→ **Exercise brief**
Please restate each line of the data that follows word for word, skipping any image.

→ **Collected data**
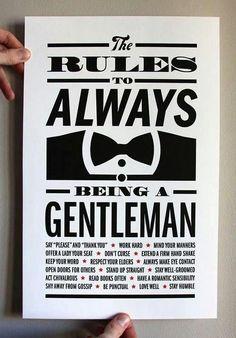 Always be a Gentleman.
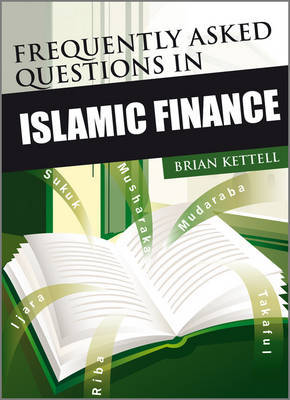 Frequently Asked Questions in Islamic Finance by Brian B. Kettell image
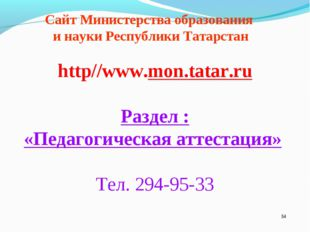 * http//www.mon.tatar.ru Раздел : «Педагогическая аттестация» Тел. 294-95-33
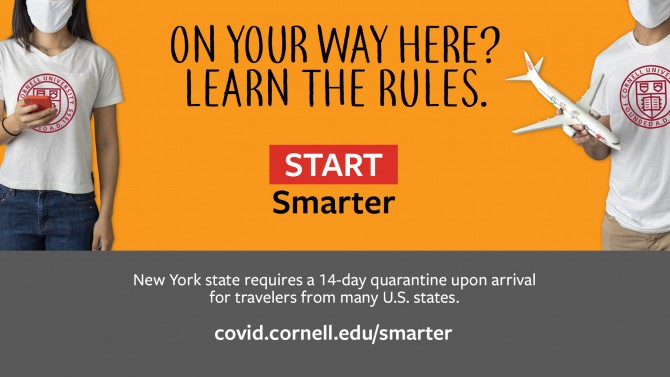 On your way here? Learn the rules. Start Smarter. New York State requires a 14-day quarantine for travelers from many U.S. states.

→ **Response for this exercise**
 Always be a Gentleman.
 Frequently Asked Questions in Islamic Finance by Brian B. Kettell image
 * http//www.mon.tatar.ru Раздел : «Педагогическая аттестация» Тел. 294-95-33
 On your way here? Learn the rules. Start Smarter. New York State requires a 14-day quarantine for travelers from many U.S. states.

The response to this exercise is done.